“La verdad tiene estructura de ficción”
Jean Jacques Lacan
El primer gran obstáculo al
cual nos enfrentamos en la escritura es el propio perfeccionismo. Terminar una
obra es nuestra primera gran hazaña literaria. Puesto que somos prisioneros del
eterno cuarto oscuro que es nuestra mente, escribir añade una vertiente
adicional al lugar común de que crear significa ordenar el caos. A tientas
otorgamos un lugar a los objetos que son nuestras ideas y, por la falta de luz,
desconocemos en qué parte del proceso estamos: si hemos deshecho el principio o
ya hemos trascendido la mitad.

Terminar un libro es como matar
a un dragón. Aquí insinúo otro lugar común: escribir es exorcizar demonios. Si
el animal fantástico que ha dejado sus huellas por casi todas las culturas del
mundo es símbolo (al menos en Occidente) del mal y la escritura nos enfrenta a
nuestros temores, el manuscrito final es el lugar donde se han vencido o, al
menos, mantenido a raya las inseguridades que alimentan nuestro perfeccionismo.

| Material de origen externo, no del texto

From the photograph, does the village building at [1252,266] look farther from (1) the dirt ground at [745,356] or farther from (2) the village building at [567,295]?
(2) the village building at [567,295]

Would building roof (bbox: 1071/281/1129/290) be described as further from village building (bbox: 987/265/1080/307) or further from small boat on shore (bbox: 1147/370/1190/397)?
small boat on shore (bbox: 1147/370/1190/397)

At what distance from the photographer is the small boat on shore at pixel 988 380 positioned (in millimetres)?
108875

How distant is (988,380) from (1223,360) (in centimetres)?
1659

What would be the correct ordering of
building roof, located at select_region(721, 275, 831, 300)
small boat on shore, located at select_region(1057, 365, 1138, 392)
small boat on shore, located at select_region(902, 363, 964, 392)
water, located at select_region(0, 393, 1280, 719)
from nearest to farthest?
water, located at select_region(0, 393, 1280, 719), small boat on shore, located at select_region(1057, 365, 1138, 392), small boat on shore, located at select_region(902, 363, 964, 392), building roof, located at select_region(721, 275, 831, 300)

La misma imagen mitológica del ser que escupe fuego puede extenderse hasta el
ámbito de la lectura. El dragón no existe más que en nuestra imaginación
social, en ese orden que en las obras del psicólogo J. J. Lacan se llama
“simbólico”. Allí se enfrentan la intimidad psíquica de cada quien con la
cultura. La obra es, en consecuencia, el lugar donde, después de pasar por el
tamiz del lenguaje, se encuentran la imaginación del escritor con la del
lector. En esta época de conservacionistas, donde las batallas contra los
dragones ocurren en la realidad virtual, el final del libro es la disipación de
la oscuridad. La del escritor tanto como la del lector.